- _WHAT THE EXERCISE ASKS_: All lines from the one containing "[camera trap, volunteer-labeled]" to the final line of the material should be retyped exactly. Nothing else belongs in the response.

- - - - -

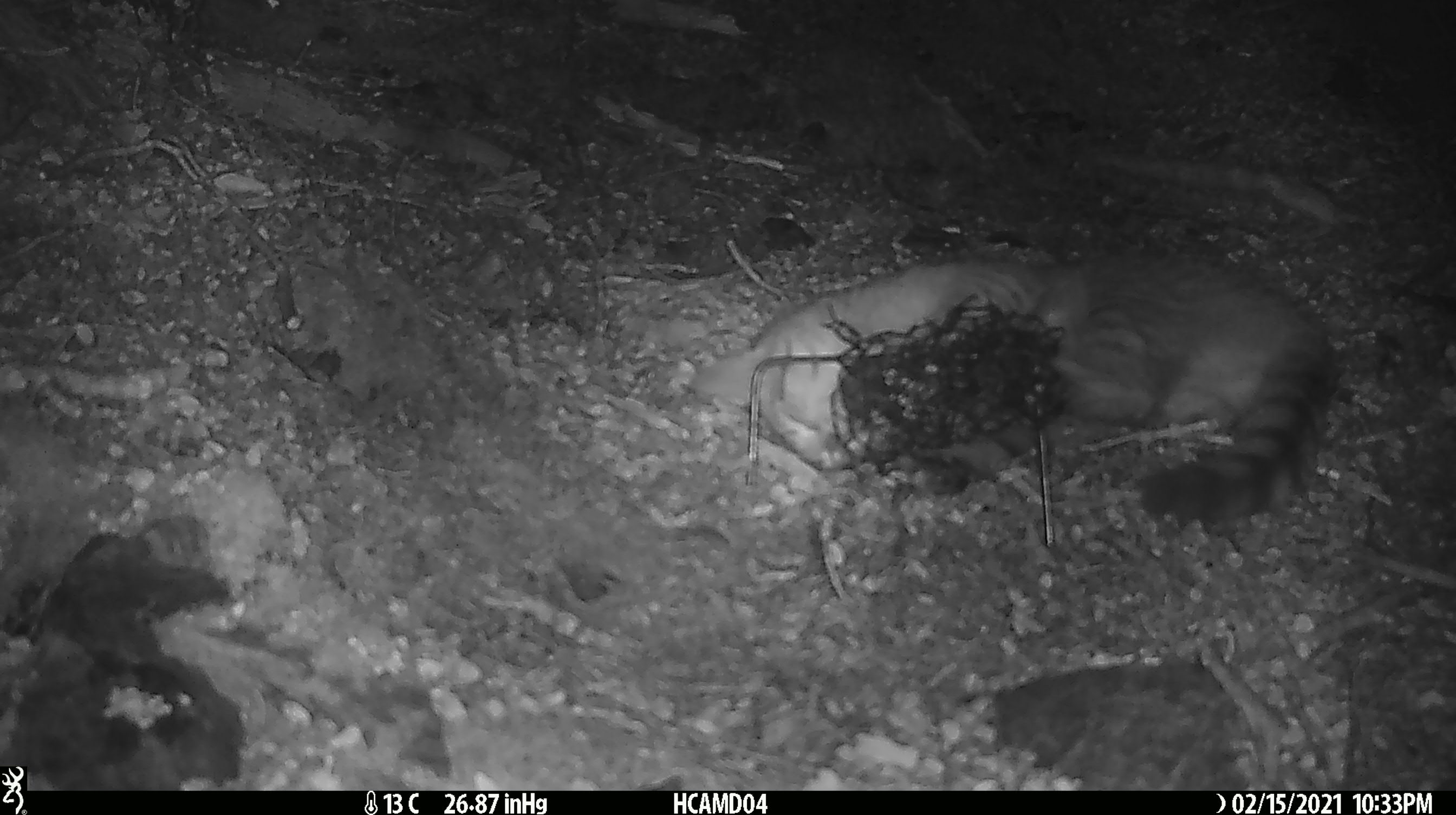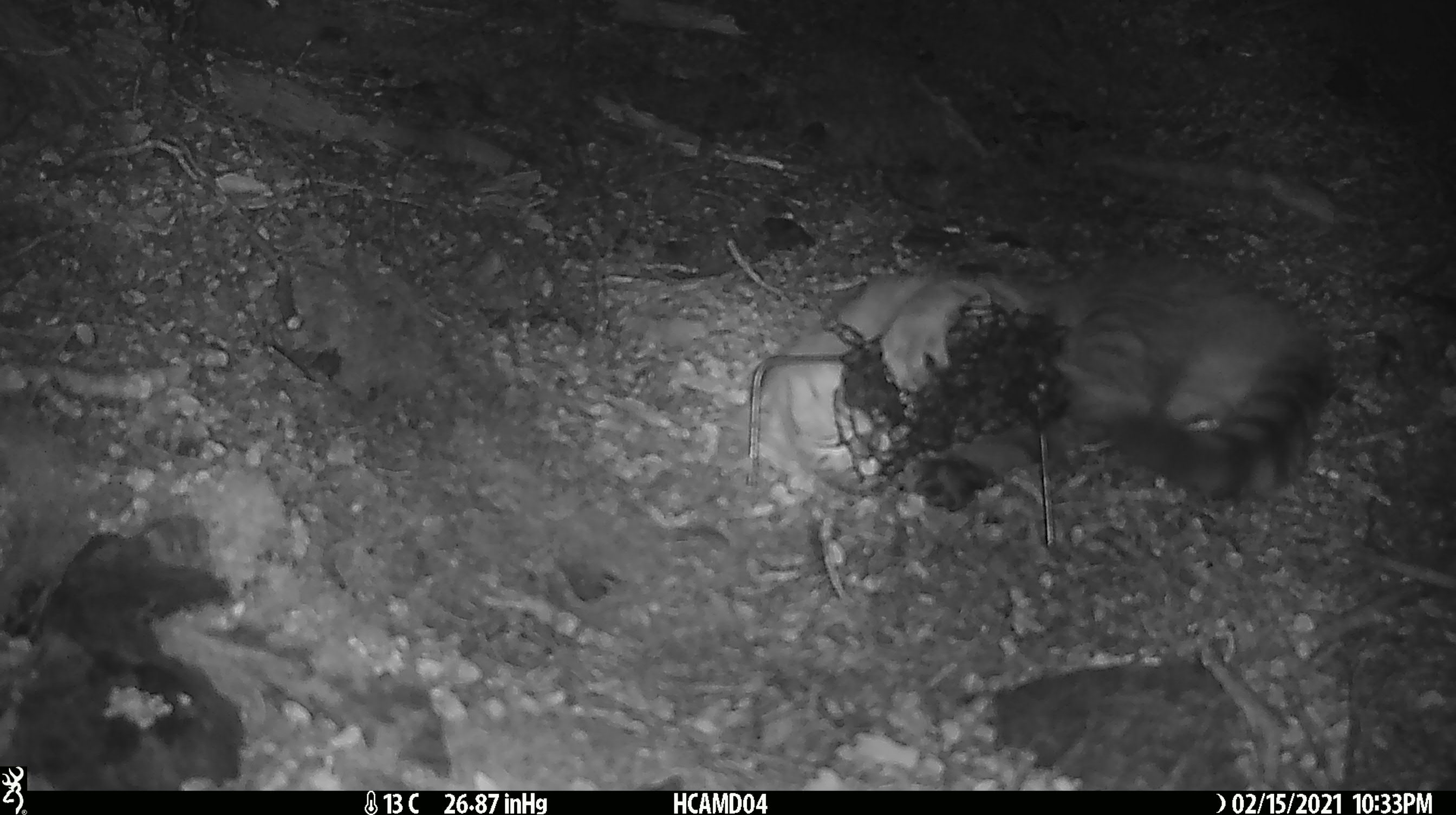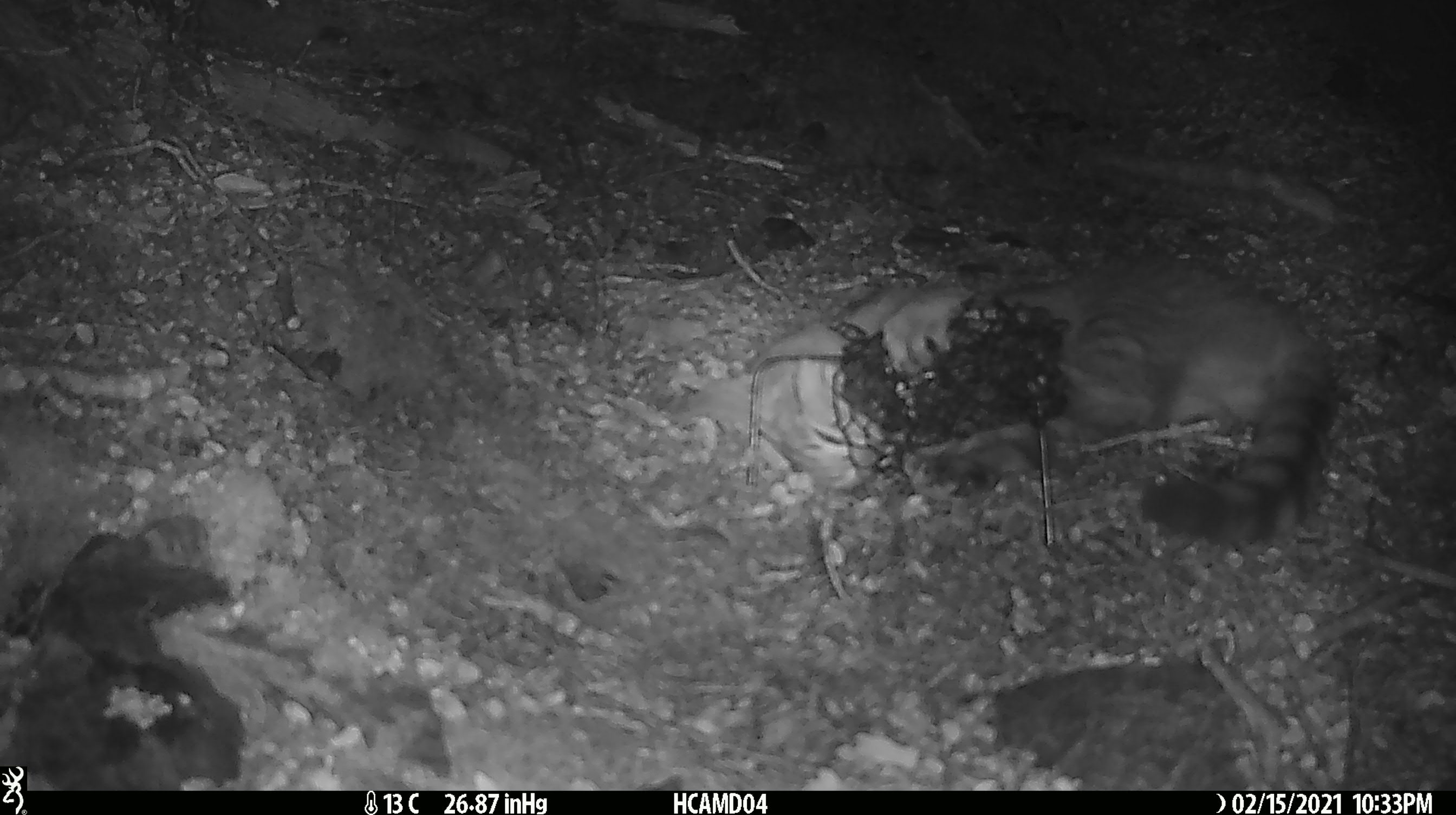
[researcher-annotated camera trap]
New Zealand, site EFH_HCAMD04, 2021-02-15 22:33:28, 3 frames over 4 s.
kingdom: Animalia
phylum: Chordata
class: Mammalia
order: Carnivora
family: Felidae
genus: Felis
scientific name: Felis catus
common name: domestic cat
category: cat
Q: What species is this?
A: Cat (domestic cat) (Felis catus).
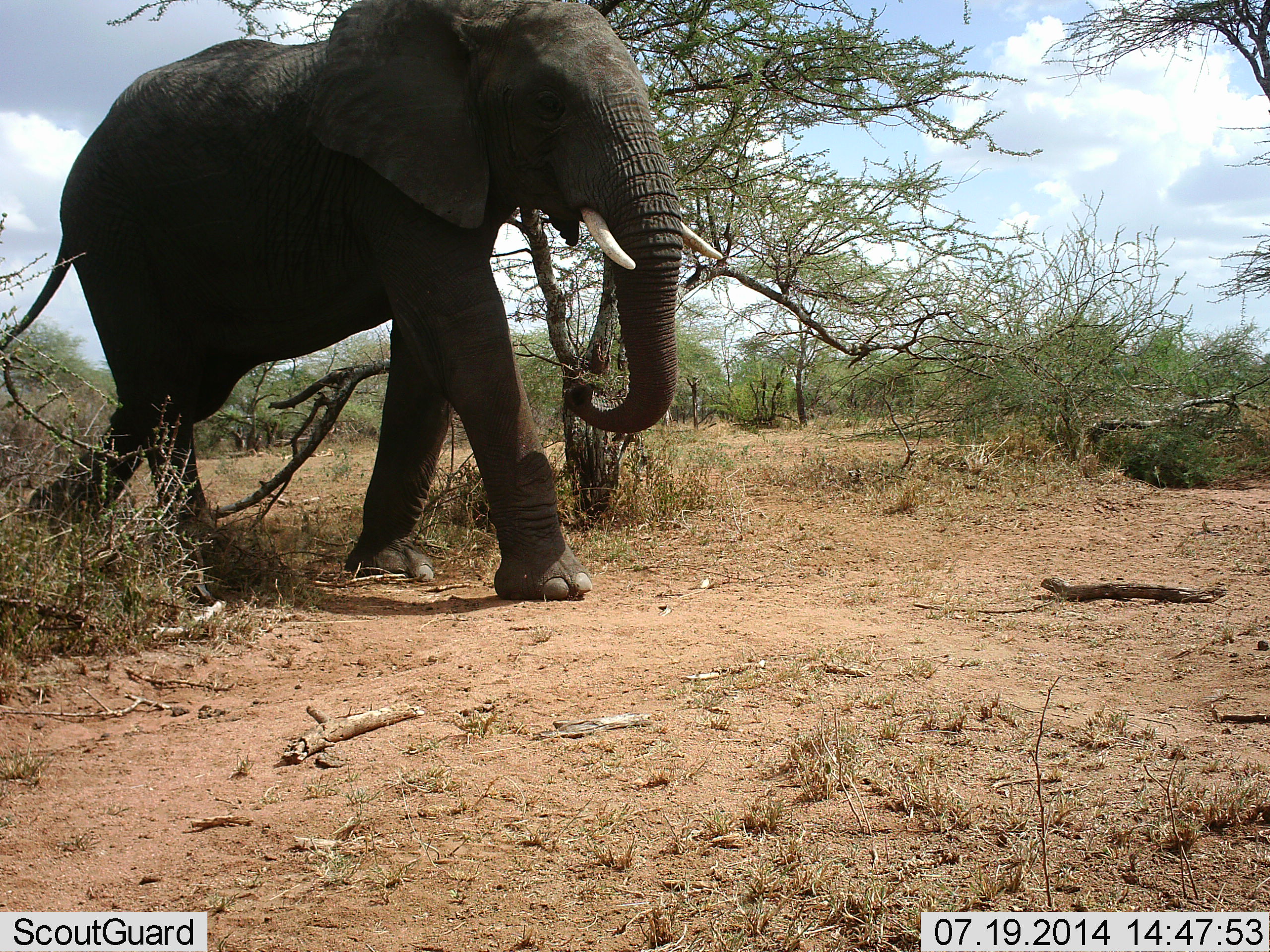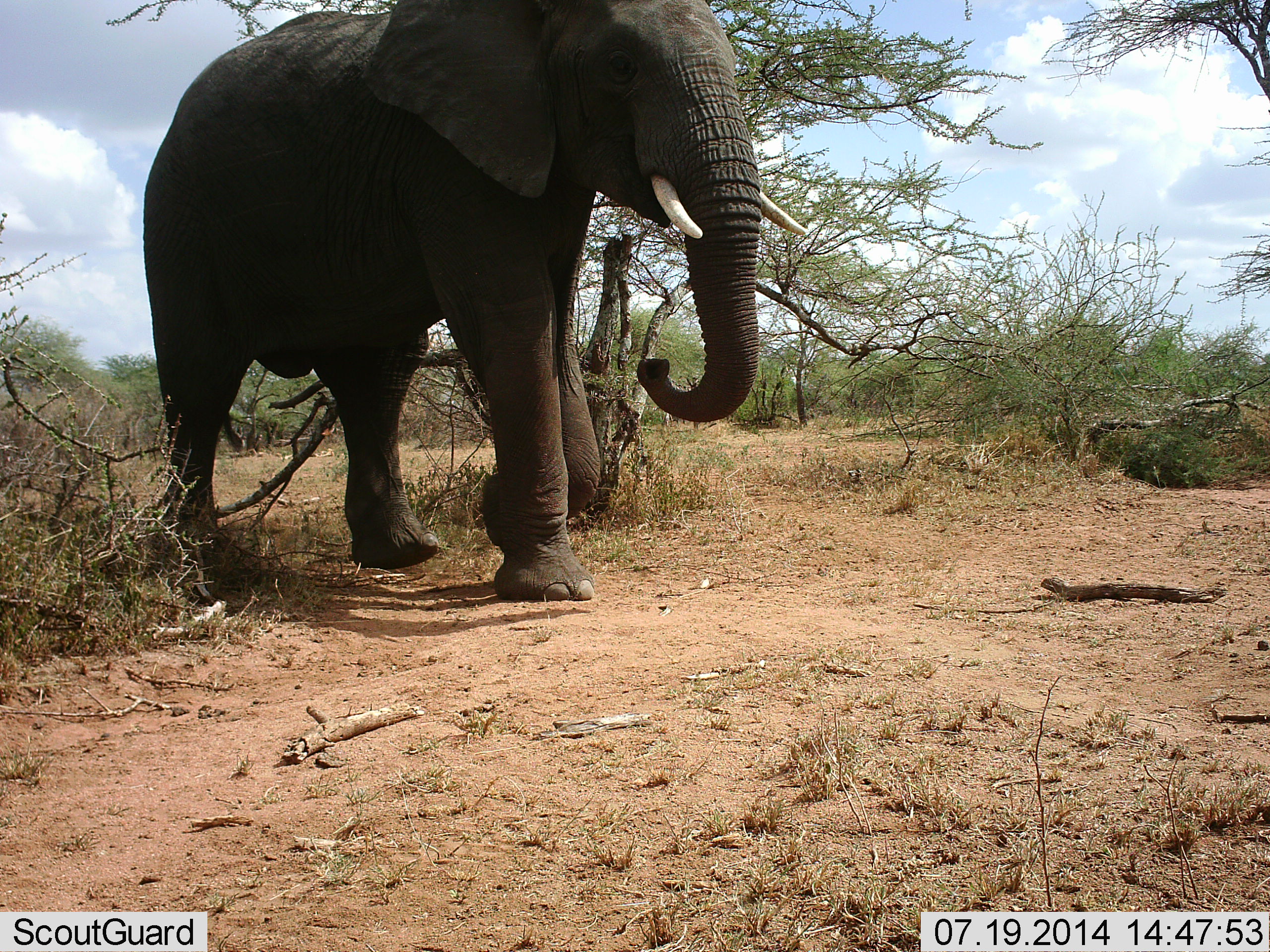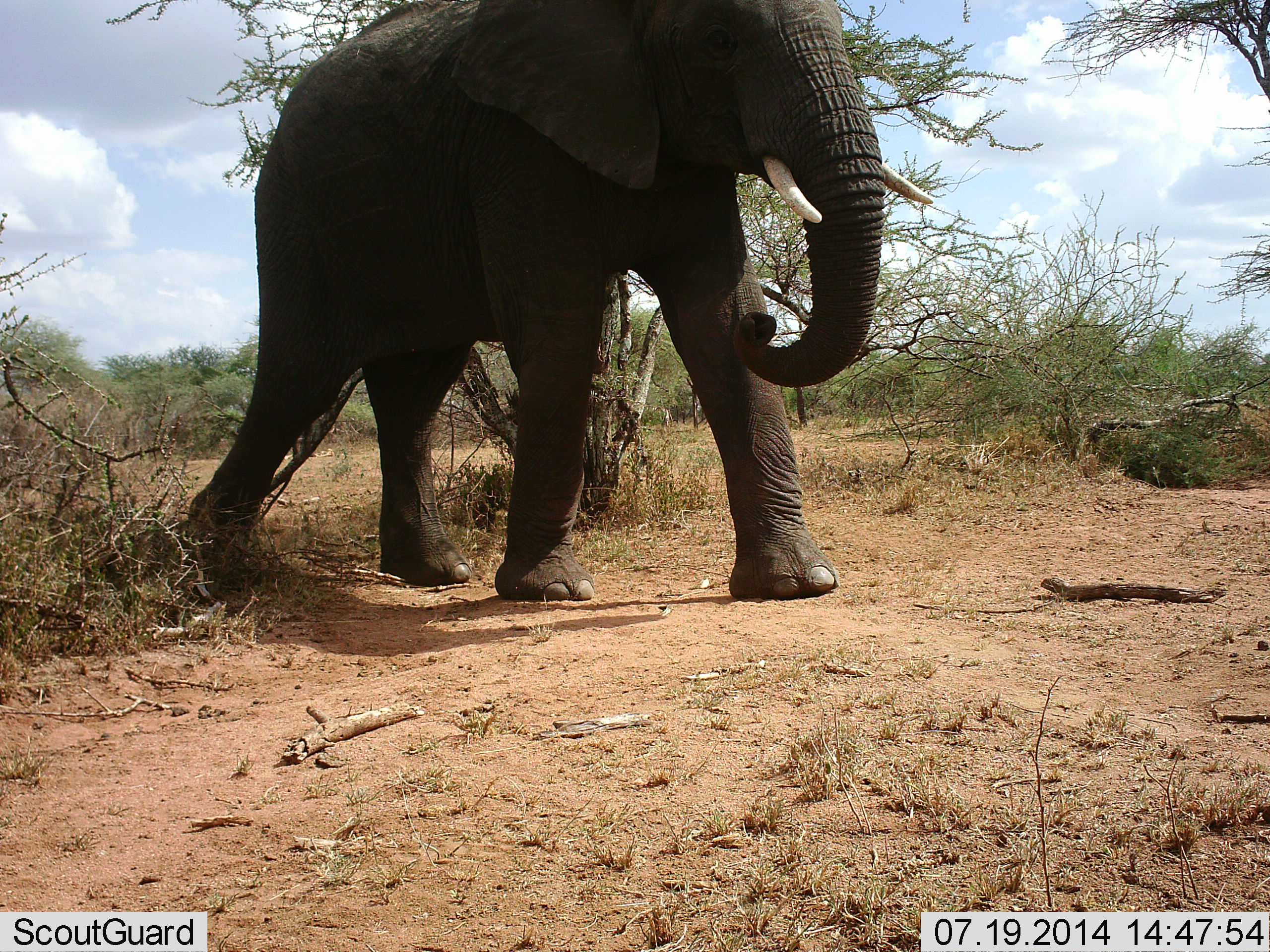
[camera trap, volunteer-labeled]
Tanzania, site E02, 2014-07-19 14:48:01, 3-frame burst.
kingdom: Animalia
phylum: Chordata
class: Mammalia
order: Proboscidea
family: Elephantidae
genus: Loxodonta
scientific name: Loxodonta africana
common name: african bush elephant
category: elephant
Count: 1.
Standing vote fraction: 0%.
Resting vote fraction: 0%.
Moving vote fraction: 100%.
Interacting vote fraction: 0%.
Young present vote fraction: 0%.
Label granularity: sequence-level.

- - - - -

- _WORKED SOLUTION_:
[camera trap, volunteer-labeled]
Tanzania, site E02, 2014-07-19 14:48:01, 3-frame burst.
kingdom: Animalia
phylum: Chordata
class: Mammalia
order: Proboscidea
family: Elephantidae
genus: Loxodonta
scientific name: Loxodonta africana
common name: african bush elephant
category: elephant
Count: 1.
Standing vote fraction: 0%.
Resting vote fraction: 0%.
Moving vote fraction: 100%.
Interacting vote fraction: 0%.
Young present vote fraction: 0%.
Label granularity: sequence-level.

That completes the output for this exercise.